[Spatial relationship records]
******

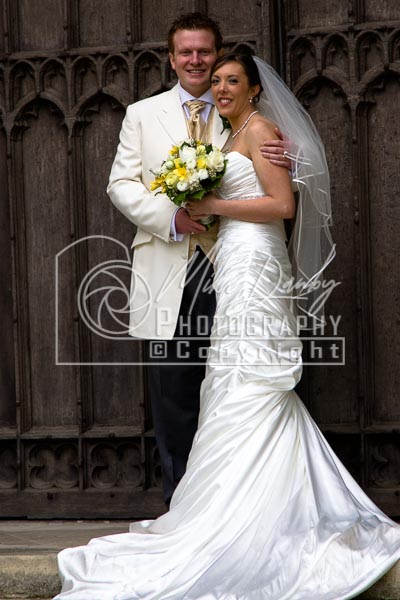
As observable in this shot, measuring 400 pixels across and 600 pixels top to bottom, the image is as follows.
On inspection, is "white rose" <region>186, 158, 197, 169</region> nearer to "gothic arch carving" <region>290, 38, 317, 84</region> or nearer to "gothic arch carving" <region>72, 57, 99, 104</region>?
"gothic arch carving" <region>290, 38, 317, 84</region>

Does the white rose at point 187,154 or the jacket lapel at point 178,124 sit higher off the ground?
the jacket lapel at point 178,124

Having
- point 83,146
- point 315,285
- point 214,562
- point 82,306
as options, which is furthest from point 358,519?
point 83,146

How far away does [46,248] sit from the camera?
5719 millimetres

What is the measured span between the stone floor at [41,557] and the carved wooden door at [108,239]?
195 mm

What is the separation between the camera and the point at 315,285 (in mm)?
5102

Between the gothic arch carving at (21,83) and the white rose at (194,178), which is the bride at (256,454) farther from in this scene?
the gothic arch carving at (21,83)

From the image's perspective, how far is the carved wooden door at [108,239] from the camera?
17.6 feet

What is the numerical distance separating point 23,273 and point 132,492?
4.07ft

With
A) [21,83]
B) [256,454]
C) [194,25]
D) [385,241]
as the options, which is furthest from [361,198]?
[21,83]

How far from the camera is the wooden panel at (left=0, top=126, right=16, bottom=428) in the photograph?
573 cm

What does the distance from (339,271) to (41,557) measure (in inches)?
Result: 77.4

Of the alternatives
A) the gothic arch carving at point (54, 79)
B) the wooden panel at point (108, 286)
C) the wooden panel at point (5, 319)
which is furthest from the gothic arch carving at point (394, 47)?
the wooden panel at point (5, 319)

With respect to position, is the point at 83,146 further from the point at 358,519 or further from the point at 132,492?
the point at 358,519

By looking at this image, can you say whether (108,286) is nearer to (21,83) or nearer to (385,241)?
(21,83)
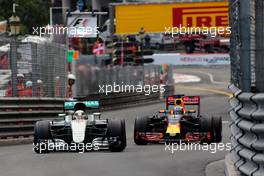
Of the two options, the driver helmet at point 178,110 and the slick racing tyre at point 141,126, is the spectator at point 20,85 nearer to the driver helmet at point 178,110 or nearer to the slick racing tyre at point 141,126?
the slick racing tyre at point 141,126

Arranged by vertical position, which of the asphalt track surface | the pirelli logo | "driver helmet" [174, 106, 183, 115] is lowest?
the asphalt track surface

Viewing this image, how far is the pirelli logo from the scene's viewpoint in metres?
32.4

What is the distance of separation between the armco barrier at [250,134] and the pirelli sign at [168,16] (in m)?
24.7

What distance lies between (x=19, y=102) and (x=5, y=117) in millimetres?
715

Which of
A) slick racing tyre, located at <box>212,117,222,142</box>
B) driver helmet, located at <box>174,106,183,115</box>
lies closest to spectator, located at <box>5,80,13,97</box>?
driver helmet, located at <box>174,106,183,115</box>

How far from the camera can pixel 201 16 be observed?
32.9m

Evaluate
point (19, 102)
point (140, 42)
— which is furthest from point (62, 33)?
point (140, 42)

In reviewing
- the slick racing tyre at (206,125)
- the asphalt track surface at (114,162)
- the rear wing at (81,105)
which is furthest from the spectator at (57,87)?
the slick racing tyre at (206,125)

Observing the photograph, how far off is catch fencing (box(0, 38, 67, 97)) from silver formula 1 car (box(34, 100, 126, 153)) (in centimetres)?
481

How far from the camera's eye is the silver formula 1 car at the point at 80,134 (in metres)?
13.8

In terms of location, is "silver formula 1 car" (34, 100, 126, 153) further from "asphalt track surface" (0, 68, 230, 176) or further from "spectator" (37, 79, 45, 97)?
"spectator" (37, 79, 45, 97)

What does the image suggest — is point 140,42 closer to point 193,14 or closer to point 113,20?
point 113,20

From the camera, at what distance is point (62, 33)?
28.4 meters

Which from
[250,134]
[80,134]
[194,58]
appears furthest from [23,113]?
[194,58]
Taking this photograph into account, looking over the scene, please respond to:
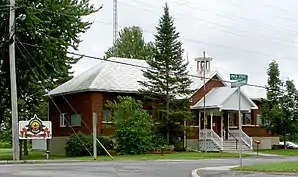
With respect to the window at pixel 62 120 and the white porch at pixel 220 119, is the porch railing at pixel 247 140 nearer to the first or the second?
the white porch at pixel 220 119

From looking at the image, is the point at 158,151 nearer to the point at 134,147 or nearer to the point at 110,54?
the point at 134,147

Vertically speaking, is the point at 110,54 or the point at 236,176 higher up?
the point at 110,54

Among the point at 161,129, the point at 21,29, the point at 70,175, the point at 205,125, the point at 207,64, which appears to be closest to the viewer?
the point at 70,175

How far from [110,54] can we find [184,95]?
1477 inches

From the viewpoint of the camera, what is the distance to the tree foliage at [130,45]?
79.8m

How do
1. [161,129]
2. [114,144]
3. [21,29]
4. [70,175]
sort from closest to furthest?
[70,175]
[21,29]
[114,144]
[161,129]

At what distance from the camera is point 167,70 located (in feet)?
150

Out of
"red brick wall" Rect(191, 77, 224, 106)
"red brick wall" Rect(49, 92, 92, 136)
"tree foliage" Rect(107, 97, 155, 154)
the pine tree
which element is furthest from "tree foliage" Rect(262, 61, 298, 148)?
"red brick wall" Rect(49, 92, 92, 136)

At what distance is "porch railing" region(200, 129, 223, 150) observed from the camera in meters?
49.2

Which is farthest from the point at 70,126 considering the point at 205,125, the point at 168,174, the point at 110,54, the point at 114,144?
the point at 110,54

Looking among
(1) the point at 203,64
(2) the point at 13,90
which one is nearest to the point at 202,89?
(1) the point at 203,64

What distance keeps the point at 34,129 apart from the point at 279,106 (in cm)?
2229

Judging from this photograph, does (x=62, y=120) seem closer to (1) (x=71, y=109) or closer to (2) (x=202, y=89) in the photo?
(1) (x=71, y=109)

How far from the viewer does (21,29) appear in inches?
1592
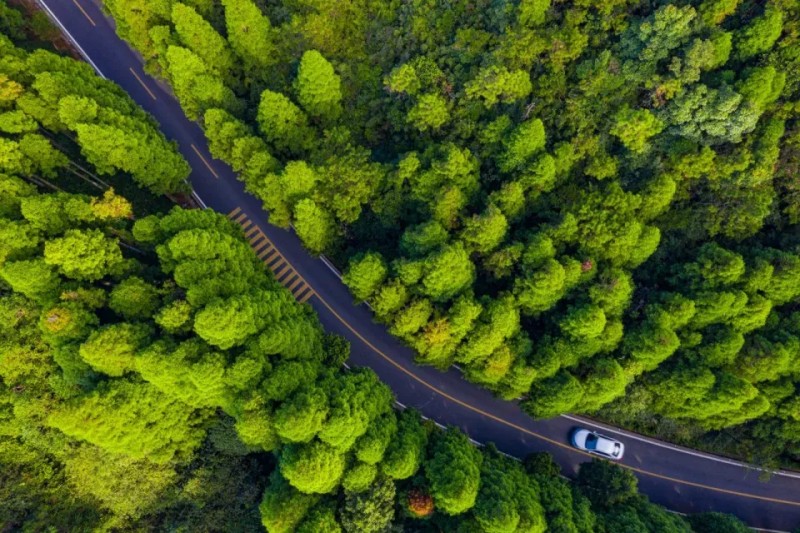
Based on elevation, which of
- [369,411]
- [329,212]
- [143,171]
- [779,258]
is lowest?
[779,258]

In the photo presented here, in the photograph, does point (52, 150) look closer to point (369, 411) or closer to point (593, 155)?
point (369, 411)

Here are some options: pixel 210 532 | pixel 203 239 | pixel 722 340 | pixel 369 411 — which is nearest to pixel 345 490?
pixel 369 411

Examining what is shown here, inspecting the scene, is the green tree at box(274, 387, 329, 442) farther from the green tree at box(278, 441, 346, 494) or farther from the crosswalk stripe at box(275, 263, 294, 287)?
the crosswalk stripe at box(275, 263, 294, 287)

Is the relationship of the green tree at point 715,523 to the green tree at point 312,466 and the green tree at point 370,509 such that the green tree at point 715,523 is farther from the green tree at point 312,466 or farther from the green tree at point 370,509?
the green tree at point 312,466

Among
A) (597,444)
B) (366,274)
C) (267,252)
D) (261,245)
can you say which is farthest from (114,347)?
(597,444)

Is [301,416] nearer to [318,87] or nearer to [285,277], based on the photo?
[285,277]

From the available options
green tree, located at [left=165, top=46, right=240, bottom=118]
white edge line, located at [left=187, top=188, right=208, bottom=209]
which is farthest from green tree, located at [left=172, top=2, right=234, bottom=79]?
white edge line, located at [left=187, top=188, right=208, bottom=209]

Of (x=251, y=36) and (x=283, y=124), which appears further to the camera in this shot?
(x=251, y=36)
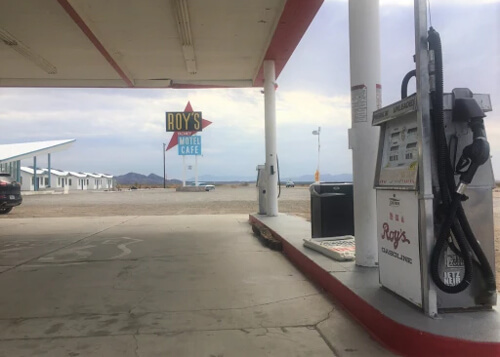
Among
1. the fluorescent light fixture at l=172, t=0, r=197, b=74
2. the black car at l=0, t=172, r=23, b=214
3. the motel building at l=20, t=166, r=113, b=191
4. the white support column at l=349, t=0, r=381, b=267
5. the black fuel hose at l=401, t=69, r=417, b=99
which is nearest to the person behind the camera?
the black fuel hose at l=401, t=69, r=417, b=99

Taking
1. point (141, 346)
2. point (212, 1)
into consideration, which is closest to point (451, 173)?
point (141, 346)

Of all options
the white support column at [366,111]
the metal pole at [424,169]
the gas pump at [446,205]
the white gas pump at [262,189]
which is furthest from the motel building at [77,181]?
the metal pole at [424,169]

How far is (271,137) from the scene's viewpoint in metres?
12.0

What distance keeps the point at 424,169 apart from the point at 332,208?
342cm

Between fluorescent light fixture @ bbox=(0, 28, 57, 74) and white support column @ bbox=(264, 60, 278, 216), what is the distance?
20.4ft

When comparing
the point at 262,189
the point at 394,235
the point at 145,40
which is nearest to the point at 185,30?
the point at 145,40

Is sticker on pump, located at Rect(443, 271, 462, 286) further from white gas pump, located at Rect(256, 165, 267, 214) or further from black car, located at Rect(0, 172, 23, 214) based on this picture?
black car, located at Rect(0, 172, 23, 214)

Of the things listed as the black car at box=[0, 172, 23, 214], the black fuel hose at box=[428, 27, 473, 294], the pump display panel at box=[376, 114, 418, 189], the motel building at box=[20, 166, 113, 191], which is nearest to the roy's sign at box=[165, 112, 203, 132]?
the black car at box=[0, 172, 23, 214]

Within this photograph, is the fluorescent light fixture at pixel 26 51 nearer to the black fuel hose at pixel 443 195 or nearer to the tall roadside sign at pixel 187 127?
the black fuel hose at pixel 443 195

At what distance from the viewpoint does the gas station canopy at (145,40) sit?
8.41 metres

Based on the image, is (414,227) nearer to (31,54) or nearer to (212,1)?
(212,1)

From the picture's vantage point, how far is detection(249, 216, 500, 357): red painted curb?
9.56 ft

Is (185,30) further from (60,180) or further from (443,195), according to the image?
(60,180)

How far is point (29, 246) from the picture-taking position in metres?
8.94
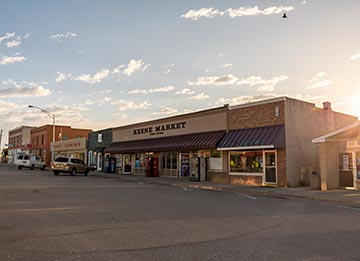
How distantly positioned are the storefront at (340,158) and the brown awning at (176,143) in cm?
766

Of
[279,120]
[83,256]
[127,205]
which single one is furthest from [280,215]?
[279,120]

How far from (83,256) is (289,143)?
17.8m

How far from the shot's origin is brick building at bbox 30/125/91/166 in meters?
67.4

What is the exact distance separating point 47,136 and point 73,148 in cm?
1724

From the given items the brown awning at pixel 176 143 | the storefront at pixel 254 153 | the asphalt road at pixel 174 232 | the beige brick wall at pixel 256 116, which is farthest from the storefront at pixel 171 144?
the asphalt road at pixel 174 232

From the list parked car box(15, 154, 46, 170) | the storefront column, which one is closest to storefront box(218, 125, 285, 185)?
the storefront column

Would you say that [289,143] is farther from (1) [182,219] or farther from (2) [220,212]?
(1) [182,219]

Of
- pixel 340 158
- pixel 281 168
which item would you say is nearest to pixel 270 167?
pixel 281 168

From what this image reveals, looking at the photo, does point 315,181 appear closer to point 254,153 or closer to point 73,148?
point 254,153

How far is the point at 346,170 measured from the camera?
20.6m

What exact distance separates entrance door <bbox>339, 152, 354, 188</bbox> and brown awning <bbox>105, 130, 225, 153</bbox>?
27.0 ft

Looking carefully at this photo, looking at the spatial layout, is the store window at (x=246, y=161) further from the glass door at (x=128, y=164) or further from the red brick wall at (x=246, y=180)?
the glass door at (x=128, y=164)

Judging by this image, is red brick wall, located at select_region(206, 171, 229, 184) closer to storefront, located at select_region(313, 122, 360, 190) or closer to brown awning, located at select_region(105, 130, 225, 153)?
brown awning, located at select_region(105, 130, 225, 153)

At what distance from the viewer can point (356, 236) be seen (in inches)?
319
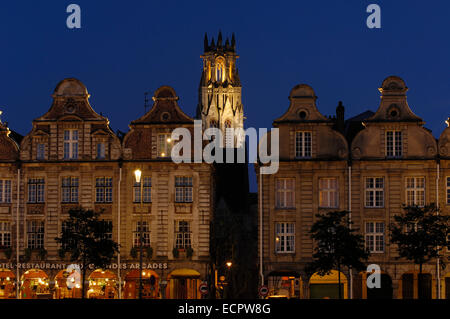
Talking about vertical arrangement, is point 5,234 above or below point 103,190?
below

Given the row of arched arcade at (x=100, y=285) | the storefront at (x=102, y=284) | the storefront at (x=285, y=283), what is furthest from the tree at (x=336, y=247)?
the storefront at (x=102, y=284)

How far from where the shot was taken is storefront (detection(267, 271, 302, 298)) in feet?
202

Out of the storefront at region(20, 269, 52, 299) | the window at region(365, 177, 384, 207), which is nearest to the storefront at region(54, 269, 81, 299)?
the storefront at region(20, 269, 52, 299)

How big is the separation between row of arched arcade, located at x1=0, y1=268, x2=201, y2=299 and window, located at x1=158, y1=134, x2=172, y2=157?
7.61 meters

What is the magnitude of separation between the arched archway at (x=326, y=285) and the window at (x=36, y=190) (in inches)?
726

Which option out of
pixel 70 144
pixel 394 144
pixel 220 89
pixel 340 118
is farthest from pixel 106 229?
pixel 220 89

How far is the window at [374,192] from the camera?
2452 inches

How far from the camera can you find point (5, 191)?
211 feet

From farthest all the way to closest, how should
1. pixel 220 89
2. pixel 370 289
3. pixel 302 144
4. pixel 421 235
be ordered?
1. pixel 220 89
2. pixel 302 144
3. pixel 370 289
4. pixel 421 235

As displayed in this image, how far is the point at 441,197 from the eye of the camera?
202 feet

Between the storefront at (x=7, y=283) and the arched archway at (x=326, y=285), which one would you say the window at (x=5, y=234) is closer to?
the storefront at (x=7, y=283)

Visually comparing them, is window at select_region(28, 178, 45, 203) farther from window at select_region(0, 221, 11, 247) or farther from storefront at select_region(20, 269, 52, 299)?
storefront at select_region(20, 269, 52, 299)

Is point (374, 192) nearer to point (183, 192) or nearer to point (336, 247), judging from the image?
point (336, 247)

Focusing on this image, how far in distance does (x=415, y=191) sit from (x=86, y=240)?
2097cm
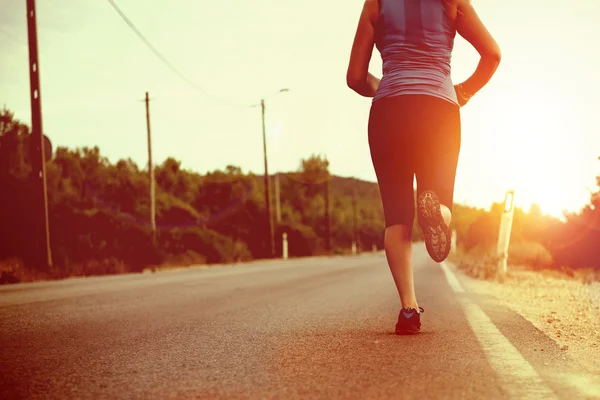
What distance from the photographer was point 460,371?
318cm

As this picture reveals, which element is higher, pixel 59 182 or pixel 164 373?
pixel 59 182

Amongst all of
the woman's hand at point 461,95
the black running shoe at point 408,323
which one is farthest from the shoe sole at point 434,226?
the woman's hand at point 461,95

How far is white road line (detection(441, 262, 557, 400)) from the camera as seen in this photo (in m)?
2.78

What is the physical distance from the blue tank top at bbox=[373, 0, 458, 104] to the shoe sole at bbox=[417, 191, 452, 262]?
2.28ft

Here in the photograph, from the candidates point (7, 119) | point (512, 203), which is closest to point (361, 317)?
point (512, 203)

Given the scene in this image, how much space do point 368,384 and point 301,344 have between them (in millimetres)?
1264

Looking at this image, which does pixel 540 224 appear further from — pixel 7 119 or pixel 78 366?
pixel 7 119

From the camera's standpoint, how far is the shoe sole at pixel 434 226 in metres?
4.09

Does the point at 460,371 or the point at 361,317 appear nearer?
the point at 460,371

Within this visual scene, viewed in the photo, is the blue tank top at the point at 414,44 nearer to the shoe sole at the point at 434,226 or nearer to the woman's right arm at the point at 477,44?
the woman's right arm at the point at 477,44

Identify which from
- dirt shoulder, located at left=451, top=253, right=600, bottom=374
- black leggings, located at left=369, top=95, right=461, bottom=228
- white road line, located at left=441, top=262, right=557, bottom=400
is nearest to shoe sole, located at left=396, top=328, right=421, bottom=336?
white road line, located at left=441, top=262, right=557, bottom=400

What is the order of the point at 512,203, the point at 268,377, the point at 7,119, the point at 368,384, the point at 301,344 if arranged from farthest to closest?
the point at 7,119, the point at 512,203, the point at 301,344, the point at 268,377, the point at 368,384

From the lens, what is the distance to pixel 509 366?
11.0ft

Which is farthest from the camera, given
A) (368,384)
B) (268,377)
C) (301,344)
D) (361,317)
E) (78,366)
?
(361,317)
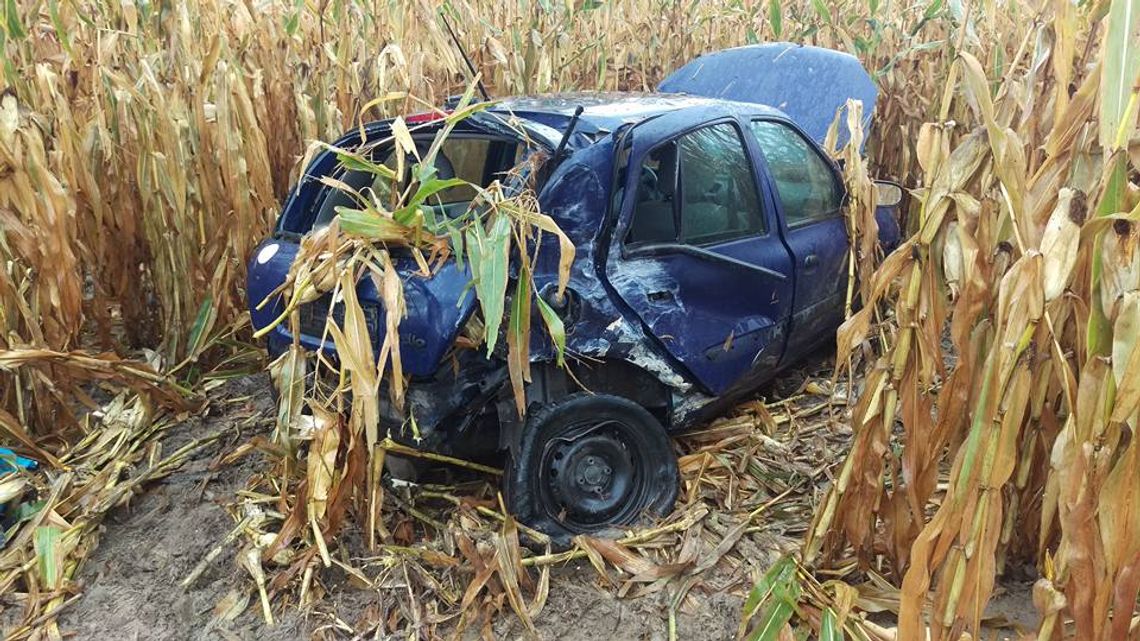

******

### WHAT IS BEING ASKED
List every line of the listing above that contains the word "blue".

### COMPLETE RESPONSE
What is the physical distance from the blue tank top at bbox=[373, 0, 458, 104] to the shoe sole at bbox=[417, 191, 452, 262]?
Within this visual scene, viewed in the photo, is the blue tank top at the point at 414,44 nearer to the shoe sole at the point at 434,226 or nearer to the woman's right arm at the point at 477,44?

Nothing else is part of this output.